[STATED EXERCISE]: Reproduce the section of the review of the worst hit songs of 2000 from "Top 12 Worst" to "65- Blue (Da Ba Dee)" word for word.

[PASSAGE SHOWN]:
****

Top 12 Worst Hit Songs of 2000
2000, the first year of the new millennium. Hard to believe the 2000s are going to be three decades ago in just four years. Anyway, as a year for music, 2000 was okay. Prominent genres included hip hop, teen pop, eurodance, country, alt rock, and everyone's favorite, post grunge. But none were as omnipresent as R&B, which dominated at least half the 2000 Year-End list. Yeah, this wasn't the most diverse year for the radio. But now, here are the worst songs radio stations played this year. Let's go.
#12: Eiffel 65- Blue (Da Ba Dee)
The one thing Eiffel 65's Blue (Da Ba Dee) has going for it is a good piano riff. That riff is insanely catchy, instantly memorable and serves as a great baseline to build a song off of. Unfortunately this song has nothing to offer beyond that baseline. The production is standard and nothing you haven't heard done better in a thousand other eurodance songs. The only thing that might set it apart is how low energy and downbeat it is, and I don't mean that in a good way. It's a surprisingly miserable song to sit through. Bland and dreary is an awful combination, especially for eurodance. Then there are the vocals. Jeffrey Jey gives an awful nasal performance made worse by the repetitive lyrics. Half the song is literally just this:
I'm blue, da ba dee da ba di
Da ba dee da ba di, da ba dee da ba di
Da ba dee da ba di, da ba dee da ba di
Da ba dee da ba di, da ba dee da ba di
It's not even just the chorus, the verses are just the narrator listing off things that are blue. By the way, about those verses, they're total nonsense. This song is literally just about a blue man who lives in a world where everything is blue. The only hint of anything more is the "blue are the feelings that live inside me" line they haphazardly throw in. It's a forced line which comes off like the writers wanted to make the song seem deeper than it is. With how repetitive the production and lyrics are, and how nasal the vocals are, this is a song that feels like something only a 5 year old could enjoy. Well, at least it isn't I'm Good (Blue) by David Guetta.

****

[MATERIAL SHOWN]:
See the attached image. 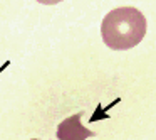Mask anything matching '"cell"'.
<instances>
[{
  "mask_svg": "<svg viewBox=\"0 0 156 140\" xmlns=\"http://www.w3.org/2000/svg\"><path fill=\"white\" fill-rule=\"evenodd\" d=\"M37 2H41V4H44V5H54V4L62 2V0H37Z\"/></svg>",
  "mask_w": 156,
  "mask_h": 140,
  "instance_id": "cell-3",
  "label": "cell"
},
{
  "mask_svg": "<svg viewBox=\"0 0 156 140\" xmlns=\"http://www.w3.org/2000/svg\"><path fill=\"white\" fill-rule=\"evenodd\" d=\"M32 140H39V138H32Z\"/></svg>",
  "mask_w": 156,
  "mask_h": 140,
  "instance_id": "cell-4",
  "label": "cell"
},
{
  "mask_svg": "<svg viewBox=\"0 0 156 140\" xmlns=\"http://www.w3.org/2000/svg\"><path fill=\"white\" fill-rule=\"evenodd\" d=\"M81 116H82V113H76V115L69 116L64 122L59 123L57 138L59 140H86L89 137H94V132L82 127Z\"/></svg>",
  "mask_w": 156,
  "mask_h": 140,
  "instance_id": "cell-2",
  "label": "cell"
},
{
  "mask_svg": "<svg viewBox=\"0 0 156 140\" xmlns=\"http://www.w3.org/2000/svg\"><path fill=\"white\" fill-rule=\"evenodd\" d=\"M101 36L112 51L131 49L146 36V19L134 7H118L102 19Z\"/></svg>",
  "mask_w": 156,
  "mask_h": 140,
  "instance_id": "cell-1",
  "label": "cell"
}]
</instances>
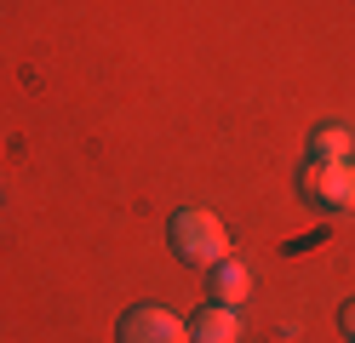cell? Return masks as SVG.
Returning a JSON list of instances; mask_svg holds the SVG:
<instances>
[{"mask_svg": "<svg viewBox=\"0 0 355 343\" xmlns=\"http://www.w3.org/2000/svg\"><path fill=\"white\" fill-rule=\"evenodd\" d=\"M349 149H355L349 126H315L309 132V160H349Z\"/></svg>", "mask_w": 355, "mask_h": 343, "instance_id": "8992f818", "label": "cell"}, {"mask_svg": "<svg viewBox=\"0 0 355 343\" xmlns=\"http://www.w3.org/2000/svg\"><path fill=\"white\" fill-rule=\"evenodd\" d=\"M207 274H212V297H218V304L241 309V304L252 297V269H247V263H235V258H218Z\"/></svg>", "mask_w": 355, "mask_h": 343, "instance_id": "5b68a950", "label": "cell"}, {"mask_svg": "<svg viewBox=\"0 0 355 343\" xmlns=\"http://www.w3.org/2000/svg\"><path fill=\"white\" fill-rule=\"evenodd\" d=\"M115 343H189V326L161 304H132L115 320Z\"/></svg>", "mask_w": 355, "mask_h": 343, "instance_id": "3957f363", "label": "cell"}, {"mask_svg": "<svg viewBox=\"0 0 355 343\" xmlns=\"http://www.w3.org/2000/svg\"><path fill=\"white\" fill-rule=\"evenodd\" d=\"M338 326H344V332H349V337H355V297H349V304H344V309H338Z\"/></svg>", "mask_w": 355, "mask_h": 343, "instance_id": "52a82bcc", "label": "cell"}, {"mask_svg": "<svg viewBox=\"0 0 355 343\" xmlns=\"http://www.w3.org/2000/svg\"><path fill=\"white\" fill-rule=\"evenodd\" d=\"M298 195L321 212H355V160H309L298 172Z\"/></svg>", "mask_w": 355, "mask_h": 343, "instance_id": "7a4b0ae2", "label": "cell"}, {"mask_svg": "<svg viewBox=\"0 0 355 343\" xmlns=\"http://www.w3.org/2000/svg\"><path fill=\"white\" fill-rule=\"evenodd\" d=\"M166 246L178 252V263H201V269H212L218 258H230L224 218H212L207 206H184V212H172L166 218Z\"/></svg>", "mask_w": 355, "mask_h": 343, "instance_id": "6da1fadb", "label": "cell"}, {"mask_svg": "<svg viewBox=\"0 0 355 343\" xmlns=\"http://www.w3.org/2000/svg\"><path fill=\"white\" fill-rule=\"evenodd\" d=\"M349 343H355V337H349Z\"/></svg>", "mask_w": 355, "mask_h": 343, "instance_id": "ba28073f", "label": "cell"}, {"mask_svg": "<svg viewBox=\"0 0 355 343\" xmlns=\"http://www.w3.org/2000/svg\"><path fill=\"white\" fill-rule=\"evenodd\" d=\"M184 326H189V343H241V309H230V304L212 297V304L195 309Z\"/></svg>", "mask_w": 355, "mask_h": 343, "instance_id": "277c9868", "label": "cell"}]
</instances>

****

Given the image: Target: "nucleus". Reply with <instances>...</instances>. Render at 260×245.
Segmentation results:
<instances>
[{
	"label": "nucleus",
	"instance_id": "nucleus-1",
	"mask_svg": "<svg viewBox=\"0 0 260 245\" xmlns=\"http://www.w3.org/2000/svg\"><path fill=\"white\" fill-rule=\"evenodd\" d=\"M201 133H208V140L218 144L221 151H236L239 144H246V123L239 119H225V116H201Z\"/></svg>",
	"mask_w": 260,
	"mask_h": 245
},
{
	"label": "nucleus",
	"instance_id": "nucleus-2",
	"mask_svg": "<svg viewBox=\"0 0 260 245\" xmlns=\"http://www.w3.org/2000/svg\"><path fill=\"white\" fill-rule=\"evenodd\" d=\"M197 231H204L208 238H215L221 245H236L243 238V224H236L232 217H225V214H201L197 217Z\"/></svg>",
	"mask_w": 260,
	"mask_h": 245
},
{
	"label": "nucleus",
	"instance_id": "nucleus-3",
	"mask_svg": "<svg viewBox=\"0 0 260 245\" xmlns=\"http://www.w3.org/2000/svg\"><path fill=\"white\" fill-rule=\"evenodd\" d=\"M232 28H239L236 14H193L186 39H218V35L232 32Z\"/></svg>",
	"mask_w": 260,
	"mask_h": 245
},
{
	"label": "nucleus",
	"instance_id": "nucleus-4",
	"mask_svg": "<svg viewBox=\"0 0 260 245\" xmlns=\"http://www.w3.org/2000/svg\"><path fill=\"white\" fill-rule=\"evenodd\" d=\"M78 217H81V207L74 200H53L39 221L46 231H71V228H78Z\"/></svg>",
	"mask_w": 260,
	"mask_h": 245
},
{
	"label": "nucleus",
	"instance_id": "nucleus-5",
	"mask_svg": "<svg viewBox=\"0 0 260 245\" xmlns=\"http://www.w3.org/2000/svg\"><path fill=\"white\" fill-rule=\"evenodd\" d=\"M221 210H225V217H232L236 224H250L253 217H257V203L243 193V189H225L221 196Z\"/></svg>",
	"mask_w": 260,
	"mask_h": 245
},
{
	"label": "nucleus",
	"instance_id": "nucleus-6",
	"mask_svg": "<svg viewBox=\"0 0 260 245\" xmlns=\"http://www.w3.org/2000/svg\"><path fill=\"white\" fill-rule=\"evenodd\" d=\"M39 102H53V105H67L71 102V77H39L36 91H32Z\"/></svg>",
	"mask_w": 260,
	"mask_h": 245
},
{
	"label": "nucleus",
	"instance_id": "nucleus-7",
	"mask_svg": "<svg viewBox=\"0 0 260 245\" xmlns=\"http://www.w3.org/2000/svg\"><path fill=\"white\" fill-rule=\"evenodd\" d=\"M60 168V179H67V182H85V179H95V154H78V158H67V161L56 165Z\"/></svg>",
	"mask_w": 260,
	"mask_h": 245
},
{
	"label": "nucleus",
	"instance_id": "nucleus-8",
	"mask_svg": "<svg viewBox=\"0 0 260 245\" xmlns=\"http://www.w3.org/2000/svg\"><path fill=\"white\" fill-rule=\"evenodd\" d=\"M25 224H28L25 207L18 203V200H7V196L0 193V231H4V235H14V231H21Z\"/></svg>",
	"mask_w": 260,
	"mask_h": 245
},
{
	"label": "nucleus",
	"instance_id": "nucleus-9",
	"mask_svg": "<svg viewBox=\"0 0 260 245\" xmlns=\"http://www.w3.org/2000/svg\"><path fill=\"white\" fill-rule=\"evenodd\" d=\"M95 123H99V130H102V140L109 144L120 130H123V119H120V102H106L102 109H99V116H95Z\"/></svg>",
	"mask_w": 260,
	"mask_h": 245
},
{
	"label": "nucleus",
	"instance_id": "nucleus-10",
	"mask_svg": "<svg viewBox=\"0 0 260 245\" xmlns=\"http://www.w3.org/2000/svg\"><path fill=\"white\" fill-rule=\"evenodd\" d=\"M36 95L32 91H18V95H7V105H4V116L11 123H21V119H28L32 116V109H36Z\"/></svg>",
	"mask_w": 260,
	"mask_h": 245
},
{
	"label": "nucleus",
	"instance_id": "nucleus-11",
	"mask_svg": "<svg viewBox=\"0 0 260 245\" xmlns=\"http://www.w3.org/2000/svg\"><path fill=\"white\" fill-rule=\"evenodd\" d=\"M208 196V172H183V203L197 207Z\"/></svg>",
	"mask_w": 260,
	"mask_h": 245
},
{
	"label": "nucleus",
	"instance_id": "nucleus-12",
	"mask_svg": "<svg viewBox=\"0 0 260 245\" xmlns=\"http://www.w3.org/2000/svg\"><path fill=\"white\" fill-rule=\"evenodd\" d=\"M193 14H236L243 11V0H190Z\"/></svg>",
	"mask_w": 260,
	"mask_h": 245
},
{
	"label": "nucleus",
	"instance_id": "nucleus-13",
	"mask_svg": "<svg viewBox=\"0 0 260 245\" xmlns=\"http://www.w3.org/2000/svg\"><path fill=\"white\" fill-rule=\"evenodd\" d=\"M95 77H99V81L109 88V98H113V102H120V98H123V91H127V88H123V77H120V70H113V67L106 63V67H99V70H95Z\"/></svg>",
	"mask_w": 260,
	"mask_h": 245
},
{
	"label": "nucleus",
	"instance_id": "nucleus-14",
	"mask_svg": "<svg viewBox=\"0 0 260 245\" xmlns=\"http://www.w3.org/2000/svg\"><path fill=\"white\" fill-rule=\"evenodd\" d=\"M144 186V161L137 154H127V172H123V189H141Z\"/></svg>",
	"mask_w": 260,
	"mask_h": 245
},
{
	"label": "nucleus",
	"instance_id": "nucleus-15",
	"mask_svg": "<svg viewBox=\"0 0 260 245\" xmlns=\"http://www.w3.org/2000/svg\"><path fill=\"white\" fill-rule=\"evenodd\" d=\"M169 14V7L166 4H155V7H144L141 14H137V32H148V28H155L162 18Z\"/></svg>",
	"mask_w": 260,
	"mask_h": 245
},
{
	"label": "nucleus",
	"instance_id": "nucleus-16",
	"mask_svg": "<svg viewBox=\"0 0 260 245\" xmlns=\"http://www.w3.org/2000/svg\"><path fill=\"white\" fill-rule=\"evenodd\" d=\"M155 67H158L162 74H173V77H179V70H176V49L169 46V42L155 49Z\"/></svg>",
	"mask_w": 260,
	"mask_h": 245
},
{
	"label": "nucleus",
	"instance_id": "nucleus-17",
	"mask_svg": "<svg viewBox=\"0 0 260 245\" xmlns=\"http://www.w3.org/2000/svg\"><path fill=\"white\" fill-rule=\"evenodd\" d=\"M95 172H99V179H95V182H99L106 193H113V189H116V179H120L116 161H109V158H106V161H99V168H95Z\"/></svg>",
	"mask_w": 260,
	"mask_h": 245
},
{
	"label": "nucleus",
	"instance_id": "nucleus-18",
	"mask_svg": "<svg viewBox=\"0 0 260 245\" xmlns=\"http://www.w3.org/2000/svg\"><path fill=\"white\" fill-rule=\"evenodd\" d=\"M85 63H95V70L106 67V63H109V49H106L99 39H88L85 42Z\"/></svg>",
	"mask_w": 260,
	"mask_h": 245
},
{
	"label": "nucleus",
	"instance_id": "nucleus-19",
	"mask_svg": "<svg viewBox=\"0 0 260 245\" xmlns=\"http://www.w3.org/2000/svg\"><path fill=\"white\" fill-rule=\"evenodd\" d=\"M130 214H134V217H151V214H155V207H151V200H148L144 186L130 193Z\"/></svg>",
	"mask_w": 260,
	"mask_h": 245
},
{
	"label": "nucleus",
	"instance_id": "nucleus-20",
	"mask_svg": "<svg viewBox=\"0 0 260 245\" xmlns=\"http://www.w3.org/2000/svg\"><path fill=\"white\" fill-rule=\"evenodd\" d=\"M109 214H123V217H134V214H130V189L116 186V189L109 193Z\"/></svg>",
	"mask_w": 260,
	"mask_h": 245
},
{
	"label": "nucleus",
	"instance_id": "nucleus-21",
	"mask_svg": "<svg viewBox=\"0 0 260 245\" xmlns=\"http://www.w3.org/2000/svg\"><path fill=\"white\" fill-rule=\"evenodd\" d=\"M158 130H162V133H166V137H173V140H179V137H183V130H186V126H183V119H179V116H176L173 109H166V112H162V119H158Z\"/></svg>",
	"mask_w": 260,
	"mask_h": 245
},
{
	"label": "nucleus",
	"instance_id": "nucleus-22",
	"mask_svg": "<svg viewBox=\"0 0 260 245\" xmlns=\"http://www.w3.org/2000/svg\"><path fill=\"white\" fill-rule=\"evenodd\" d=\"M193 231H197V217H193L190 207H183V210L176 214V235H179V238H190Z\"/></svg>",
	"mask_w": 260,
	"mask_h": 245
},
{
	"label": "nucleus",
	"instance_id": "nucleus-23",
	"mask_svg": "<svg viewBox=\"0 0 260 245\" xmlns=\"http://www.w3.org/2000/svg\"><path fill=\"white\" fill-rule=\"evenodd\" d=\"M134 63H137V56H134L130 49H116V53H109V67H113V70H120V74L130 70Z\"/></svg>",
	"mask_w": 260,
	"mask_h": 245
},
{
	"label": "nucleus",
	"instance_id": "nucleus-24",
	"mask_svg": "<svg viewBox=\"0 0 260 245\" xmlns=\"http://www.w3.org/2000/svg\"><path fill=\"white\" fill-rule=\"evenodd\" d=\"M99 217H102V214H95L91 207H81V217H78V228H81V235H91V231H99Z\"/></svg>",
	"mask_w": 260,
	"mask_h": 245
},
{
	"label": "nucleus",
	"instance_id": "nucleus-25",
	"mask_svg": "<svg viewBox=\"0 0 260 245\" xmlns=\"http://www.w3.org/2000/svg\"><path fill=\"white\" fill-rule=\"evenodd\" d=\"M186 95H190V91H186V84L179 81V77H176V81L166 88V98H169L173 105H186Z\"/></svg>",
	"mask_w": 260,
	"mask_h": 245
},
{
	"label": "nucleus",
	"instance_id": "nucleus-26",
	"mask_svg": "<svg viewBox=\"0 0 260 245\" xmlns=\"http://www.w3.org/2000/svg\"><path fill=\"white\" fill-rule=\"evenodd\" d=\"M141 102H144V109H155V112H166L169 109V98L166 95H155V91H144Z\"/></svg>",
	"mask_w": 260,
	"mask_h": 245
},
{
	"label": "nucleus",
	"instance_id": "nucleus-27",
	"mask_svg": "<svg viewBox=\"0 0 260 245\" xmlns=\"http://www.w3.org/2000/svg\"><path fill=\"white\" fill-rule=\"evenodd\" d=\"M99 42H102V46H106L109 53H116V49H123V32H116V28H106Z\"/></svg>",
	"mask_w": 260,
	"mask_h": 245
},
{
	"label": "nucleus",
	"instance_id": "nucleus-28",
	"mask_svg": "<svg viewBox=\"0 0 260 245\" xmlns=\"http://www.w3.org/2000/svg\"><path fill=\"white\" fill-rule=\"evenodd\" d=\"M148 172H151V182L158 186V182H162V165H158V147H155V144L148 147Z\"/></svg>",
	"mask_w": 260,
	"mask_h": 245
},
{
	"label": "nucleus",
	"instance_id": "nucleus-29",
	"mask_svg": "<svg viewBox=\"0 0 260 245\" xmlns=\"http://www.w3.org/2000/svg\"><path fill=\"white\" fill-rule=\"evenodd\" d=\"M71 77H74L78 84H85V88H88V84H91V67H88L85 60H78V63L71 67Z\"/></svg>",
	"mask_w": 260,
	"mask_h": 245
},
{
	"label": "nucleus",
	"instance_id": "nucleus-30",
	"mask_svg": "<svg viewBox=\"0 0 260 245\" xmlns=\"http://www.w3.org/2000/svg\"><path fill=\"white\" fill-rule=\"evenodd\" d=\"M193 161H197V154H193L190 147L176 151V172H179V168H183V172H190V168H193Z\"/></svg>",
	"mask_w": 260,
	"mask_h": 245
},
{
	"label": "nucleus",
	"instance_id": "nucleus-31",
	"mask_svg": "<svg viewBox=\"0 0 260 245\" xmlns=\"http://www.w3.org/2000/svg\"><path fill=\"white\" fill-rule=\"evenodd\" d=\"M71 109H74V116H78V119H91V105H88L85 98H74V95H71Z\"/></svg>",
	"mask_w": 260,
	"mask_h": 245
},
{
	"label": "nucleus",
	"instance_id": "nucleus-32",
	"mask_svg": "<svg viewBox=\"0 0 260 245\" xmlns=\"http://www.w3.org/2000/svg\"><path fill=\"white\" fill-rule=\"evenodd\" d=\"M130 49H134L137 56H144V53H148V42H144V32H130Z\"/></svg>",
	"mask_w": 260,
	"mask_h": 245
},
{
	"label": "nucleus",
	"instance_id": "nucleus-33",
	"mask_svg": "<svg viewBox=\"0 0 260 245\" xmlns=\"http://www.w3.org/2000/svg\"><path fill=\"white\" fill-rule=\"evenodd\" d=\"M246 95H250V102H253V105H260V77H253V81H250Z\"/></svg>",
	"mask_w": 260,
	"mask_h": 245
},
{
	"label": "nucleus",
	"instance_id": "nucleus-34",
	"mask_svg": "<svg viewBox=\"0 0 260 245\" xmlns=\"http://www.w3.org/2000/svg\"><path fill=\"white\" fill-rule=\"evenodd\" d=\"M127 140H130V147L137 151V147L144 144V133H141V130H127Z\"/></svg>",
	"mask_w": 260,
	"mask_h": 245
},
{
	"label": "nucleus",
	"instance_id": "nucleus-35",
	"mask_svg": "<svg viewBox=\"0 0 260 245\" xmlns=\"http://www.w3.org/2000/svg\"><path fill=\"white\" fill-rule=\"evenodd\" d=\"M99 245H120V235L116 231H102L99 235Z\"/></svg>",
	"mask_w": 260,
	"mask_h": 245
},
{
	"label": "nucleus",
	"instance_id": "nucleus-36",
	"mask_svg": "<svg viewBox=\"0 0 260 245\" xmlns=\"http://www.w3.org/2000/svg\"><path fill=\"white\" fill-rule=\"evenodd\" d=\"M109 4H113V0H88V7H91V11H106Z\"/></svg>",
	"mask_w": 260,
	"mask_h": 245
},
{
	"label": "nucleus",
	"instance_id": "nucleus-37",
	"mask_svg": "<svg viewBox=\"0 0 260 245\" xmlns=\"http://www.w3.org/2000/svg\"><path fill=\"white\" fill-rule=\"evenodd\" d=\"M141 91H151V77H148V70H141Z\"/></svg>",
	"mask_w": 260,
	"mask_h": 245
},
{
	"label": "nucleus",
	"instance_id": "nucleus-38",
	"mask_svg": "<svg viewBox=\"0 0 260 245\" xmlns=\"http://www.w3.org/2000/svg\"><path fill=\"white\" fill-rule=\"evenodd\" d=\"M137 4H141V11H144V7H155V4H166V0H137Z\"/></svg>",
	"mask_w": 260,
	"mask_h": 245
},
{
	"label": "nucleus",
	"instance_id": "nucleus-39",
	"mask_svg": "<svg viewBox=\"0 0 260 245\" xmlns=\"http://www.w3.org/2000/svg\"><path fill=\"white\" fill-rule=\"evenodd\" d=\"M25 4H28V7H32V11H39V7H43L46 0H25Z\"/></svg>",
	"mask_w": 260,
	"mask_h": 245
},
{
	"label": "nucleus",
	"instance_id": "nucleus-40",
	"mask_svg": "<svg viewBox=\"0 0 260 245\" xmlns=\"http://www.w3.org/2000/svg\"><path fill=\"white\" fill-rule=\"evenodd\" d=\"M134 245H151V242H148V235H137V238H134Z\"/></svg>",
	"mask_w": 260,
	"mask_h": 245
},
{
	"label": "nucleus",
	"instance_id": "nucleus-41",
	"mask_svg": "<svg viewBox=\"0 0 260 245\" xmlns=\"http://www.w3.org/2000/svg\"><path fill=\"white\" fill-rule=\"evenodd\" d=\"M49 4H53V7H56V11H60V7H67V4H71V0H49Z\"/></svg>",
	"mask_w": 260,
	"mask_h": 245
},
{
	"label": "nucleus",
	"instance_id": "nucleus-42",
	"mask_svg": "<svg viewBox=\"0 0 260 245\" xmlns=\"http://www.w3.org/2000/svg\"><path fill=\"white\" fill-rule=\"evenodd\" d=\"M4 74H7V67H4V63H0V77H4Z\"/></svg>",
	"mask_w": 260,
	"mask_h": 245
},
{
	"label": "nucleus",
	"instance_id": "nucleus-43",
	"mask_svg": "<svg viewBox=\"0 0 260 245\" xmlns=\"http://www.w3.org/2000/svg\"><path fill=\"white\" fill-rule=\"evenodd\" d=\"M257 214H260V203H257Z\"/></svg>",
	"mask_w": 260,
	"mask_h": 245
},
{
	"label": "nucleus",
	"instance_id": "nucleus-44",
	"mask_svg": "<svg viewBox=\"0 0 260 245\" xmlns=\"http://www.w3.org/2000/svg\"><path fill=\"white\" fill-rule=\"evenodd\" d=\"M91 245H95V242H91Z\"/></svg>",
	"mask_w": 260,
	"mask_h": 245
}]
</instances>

****

[RESPONSE]:
Top 12 Worst Hit Songs of 2000
2000, the first year of the new millennium. Hard to believe the 2000s are going to be three decades ago in just four years. Anyway, as a year for music, 2000 was okay. Prominent genres included hip hop, teen pop, eurodance, country, alt rock, and everyone's favorite, post grunge. But none were as omnipresent as R&B, which dominated at least half the 2000 Year-End list. Yeah, this wasn't the most diverse year for the radio. But now, here are the worst songs radio stations played this year. Let's go.
#12: Eiffel 65- Blue (Da Ba Dee)